4強見えた!錦織、“完全アウェー”でフェデラーを初ストレー倒/テニス(サンケイスポーツ)

 男子テニス・日東電工ATPファイナル第1日(11日、ロンドン)年間成績上位8人による今季最終戦。シングルスの1次リーグB組で世界ランキング9位の錦織圭(28)=日清食品=は同3位のロジャー・フェデラー(37)=スイス=に7-6、6-3でストレート勝ちし、白星発進した。錦織がフェデラーに勝ったのは、2014年以来で通算3勝目。13日の第2戦で同6位のケビン・アンダーソン(32)=南アフリカ=と対戦する。

 目を見開き、雄たけびを上げた。錦織の全身に気迫がみなぎる。第1セットを先取。続く第2セットは2度ブレークもあり、マッチポイントを迎えた。フェデラーのフォアが外れると、アリーナが大歓声に包まれた。

 「勝てない相手とは思っていない。彼もベストではなかった。(1セット目の)タイブレークを取れたこと、少ないチャンスの2セット目も取れたことが大きかった」

 これまで何度も跳ね返された大きな壁。前週のマスターズ・パリ大会を含め最近2カ月で2度負けていた。フェデラーからの白星は2014年3月のマイアミ・オープン以来4年8カ月ぶり。連敗を6で食い止めた。

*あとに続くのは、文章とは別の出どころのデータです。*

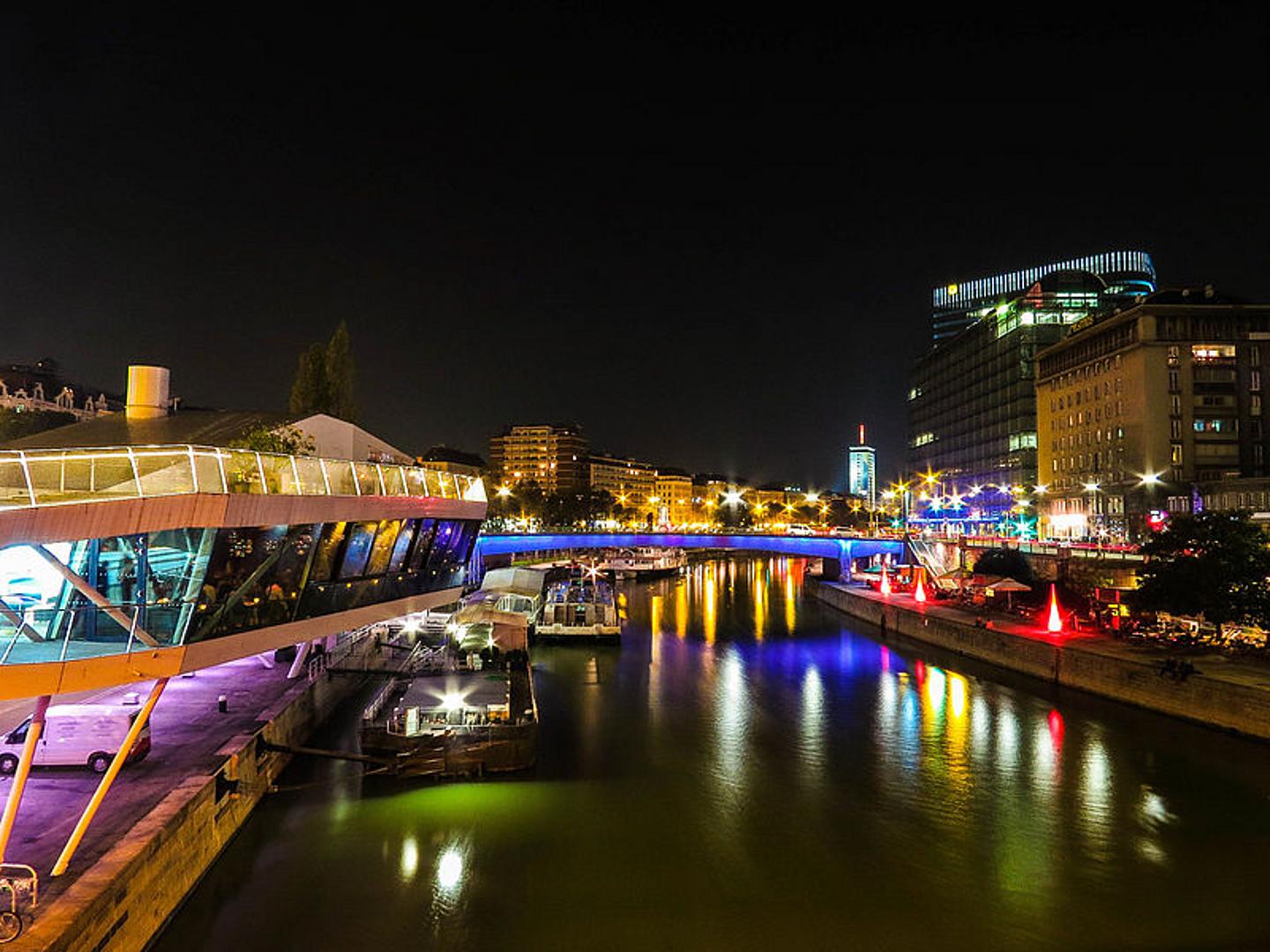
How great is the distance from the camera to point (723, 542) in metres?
98.7

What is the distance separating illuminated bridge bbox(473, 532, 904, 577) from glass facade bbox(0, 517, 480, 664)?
58.2m

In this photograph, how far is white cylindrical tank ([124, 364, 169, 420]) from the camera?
1470 inches

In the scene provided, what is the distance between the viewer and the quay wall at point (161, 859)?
12.2 metres

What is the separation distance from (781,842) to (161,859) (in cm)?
1357

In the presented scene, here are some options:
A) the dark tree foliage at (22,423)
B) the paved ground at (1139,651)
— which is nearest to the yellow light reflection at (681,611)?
the paved ground at (1139,651)

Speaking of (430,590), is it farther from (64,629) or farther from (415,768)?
(64,629)

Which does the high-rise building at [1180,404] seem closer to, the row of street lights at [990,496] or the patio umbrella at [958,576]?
the row of street lights at [990,496]

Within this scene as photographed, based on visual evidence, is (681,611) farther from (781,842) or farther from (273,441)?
(781,842)

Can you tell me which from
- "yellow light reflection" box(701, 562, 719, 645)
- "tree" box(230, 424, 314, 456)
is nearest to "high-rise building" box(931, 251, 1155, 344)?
"yellow light reflection" box(701, 562, 719, 645)

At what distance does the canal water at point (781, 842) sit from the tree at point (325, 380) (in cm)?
3462

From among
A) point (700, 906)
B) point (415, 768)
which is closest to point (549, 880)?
point (700, 906)

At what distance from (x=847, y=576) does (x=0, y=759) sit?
7632cm

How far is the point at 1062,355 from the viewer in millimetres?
96562

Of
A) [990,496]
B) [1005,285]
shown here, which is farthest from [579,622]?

 37歳の元世界ランク1位はツアー勝利数で通算100勝に王手をかけていた。選手入場では歓声の大きさが計測される演出があり、錦織の98デシベルを上回る103デシベルを表示した。客席に詰め掛けたファンはフェデラーの好ショットに沸き返る。錦織にとって、さながら“完全アウェー”の状況。しかし、そこに生まれた相手の隙を日本のエースは見逃さなかった。

 第1セット、5-6で迎えた第12ゲーム。粘り強く拾う錦織にフェデラーのいらだちは頂点へ。ボールを観客席に打ち込み、主審から警告を受けた。珍しく取り乱す元王者。周囲の過剰な期待が精密ショットを微妙に狂わせた。その様子をネット越しに観察していた錦織。6-6のタイブレークで先に1点を取られるも、強気なフォアで6連続得点と巻き返した。

 ハードコートの感触をつかめず、最後までリズムに乗れなかったフェデラー。錦織は第2セットも2-2から3ゲームを連取して1時間27分で決着。初めてストレートで倒し、通算3勝7敗とした。

 昨年8月に右手首を故障し、今年1月に実戦復帰。4月に世界ランクが39位まで落ちたがシーズン後半に復調した。故障で欠場した選手が出たため、繰り上がりで2年ぶりのファイナル出場。敗れたフェデラーが「彼は(ツアーの)下部大会から再出発してここまで来た。それは尊敬に値する」と素直にたたえるほどのV字回復だ。

 「自分がベストでなくても勝てたというのは大きなこと」

 波に乗った錦織は、13日にアンダーソンと激突。過去5勝3敗と相性はいいが、今年だけをみれば1勝2敗で油断は禁物。同組のもう1人、ティエム(オーストリア)とは過去3勝1敗だ。シーズンを締めくくる世界最高峰の舞台で大暴れする。